Pilnacek wurde 2021 von seiner Funktion als Staatssekretär im Justizministerium suspendiert, bestritt die gegen ihn erhobenen Vorwürfe jedoch energisch.
Als Reaktion auf den größeren Skandal trat Kurz im selben Jahr zurück.
Einst eine mächtige graue Eminenz in den Wiener Machtkorridoren – von Kritikern als „geheimer Justizminister“ bezeichnet – war Pilnacek durch die Ermittlungen ins Blickfeld der Öffentlichkeit gerückt. Nachrichten von seinen im Rahmen der Ermittlungen beschlagnahmten Telefonen gelangten an die Öffentlichkeit und zeichneten ein grelles Bild seiner politischen Machenschaften und seiner Loyalität gegenüber der ÖVP.
Kurz steht derzeit in Wien vor Gericht wegen Irreführung einer gesonderten parlamentarischen Sonderuntersuchung zu Korruption. Am Samstag lobte er Pilnacek als einen beispiellosen Juristen, der seinem Land mit Auszeichnung gedient habe.
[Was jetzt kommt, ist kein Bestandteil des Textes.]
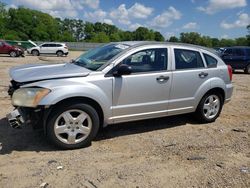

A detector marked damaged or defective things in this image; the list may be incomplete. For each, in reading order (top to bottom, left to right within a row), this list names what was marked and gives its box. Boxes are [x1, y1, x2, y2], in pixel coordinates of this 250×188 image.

crumpled hood [10, 62, 91, 82]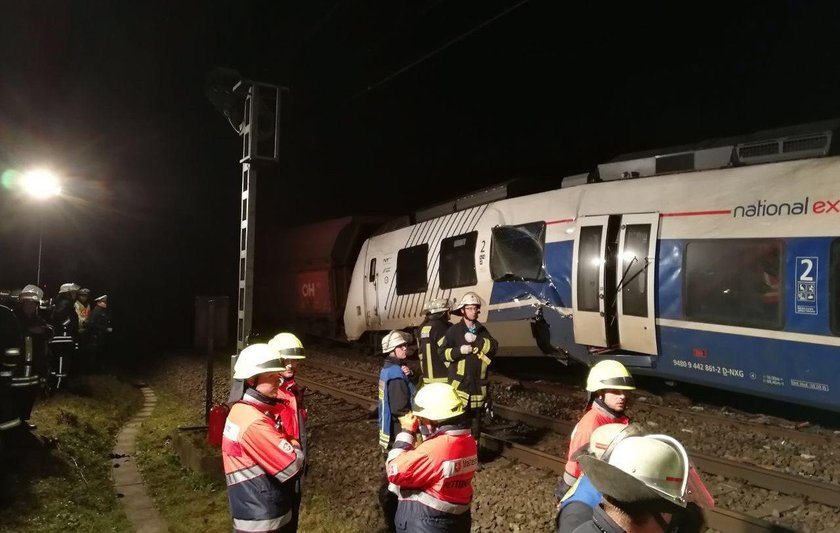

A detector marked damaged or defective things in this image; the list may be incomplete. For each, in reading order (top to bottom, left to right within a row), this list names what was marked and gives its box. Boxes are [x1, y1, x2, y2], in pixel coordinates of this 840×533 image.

bent train door [576, 211, 660, 354]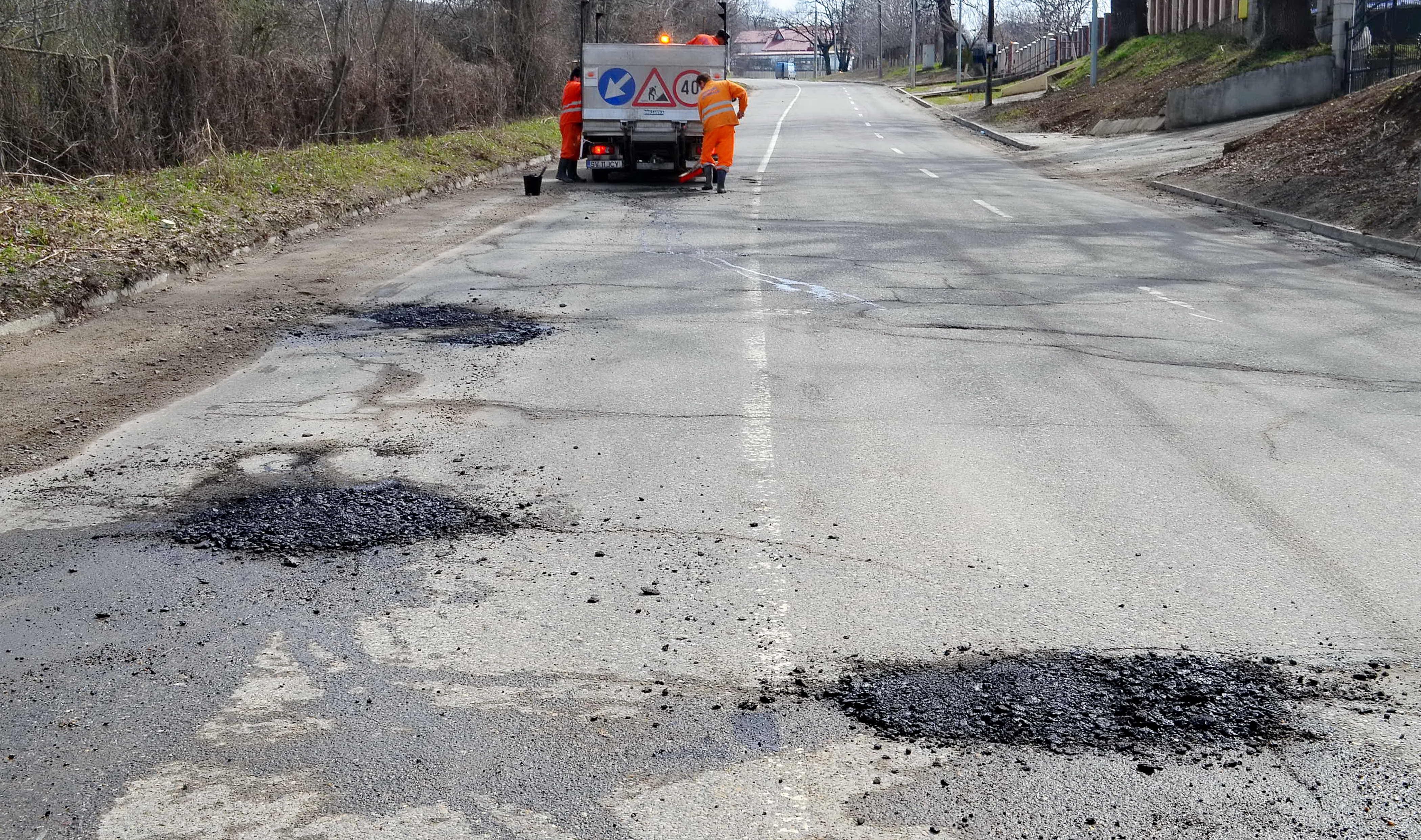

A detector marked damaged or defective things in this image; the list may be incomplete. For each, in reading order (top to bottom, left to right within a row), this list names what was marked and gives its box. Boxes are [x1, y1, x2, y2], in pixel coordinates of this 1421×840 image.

black asphalt patch on road [358, 304, 551, 347]
pothole [361, 304, 548, 347]
fresh asphalt patch [358, 304, 551, 347]
black asphalt patch on road [170, 480, 511, 551]
fresh asphalt patch [170, 480, 511, 551]
pothole [173, 480, 511, 551]
black asphalt patch on road [830, 651, 1307, 756]
pothole [830, 651, 1307, 756]
fresh asphalt patch [835, 651, 1370, 756]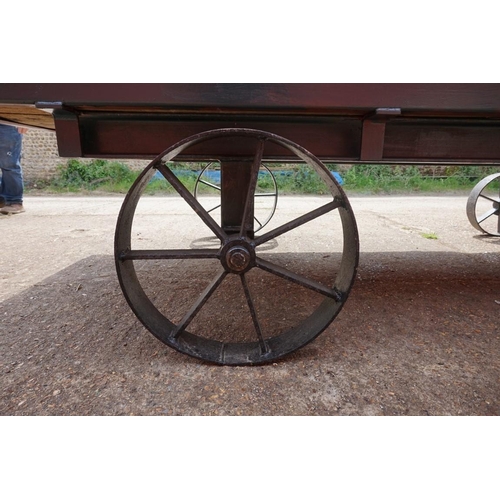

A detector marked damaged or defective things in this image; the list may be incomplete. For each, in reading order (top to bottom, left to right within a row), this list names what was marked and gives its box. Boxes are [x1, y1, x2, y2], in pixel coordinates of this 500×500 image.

rusty metal [115, 129, 358, 364]
rusty metal [464, 174, 500, 236]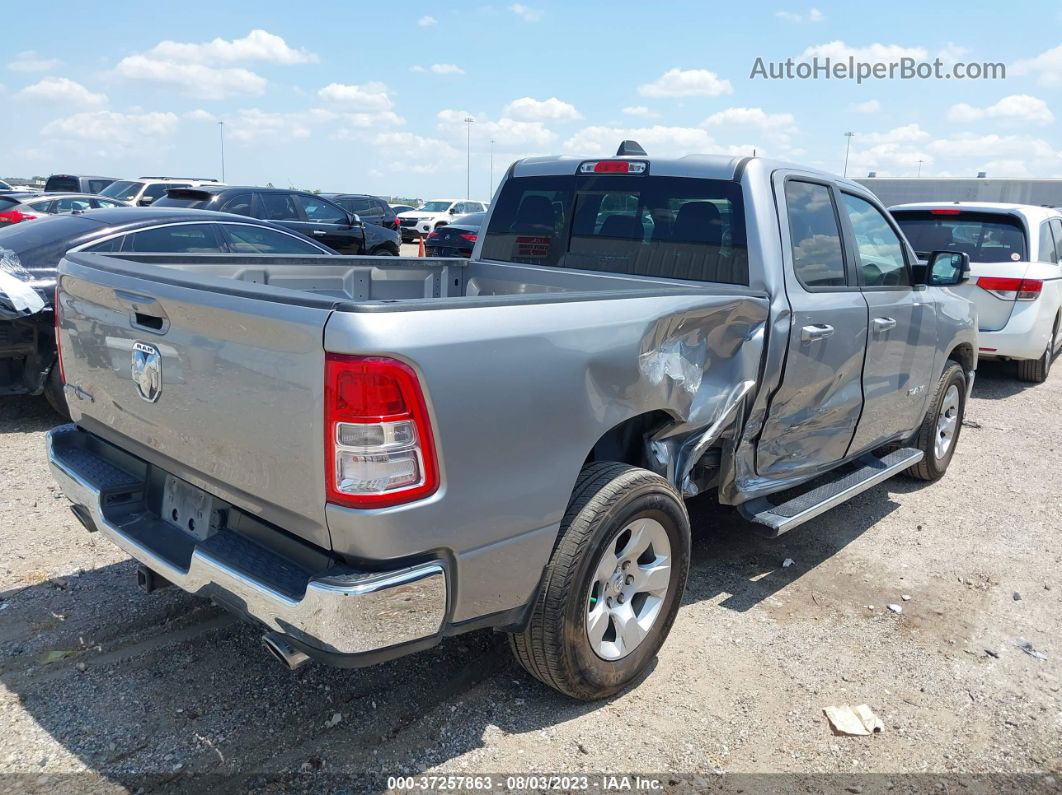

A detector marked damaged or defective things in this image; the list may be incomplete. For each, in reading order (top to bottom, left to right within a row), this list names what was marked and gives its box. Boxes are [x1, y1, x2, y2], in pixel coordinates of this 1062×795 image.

missing license plate [162, 476, 218, 544]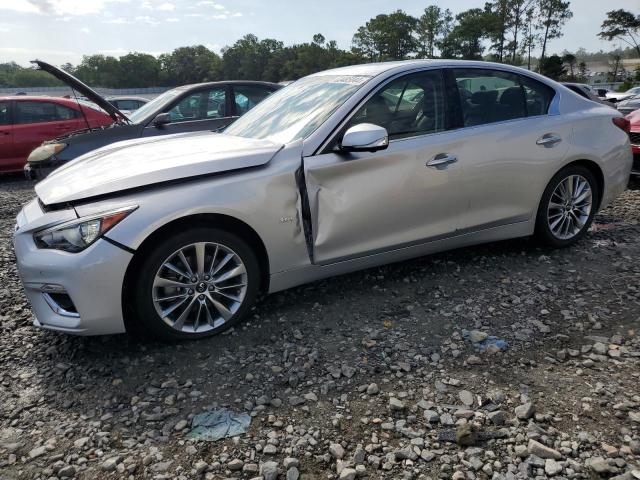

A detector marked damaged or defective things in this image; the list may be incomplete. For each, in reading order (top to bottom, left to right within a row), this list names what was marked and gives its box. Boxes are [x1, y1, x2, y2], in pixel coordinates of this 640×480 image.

„Obwohl wir in Österreich gerne stolz darauf sind, ein entwickelter Rechtsstaat zu sein, der die Menschenrechte achtet, werden manche behandelt, als lebten wir noch im Mittelalter, wo Menschen an den Pranger gestellt und öffentlich gedemütigt werden“, sagte Kurz.
Auch andere ehemalige Spitzenbeamte sind in den Korruptionsskandal verwickelt. Thomas Schmid, ein ehemaliger Beamter des Finanzministeriums und Chef des österreichischen Staatsfonds ÖBAG, wurde 2021 aus dem Amt gedrängt. Letztes Jahr erklärte sich Schmid bereit, als Kronzeuge in den Ermittlungen aufzutreten.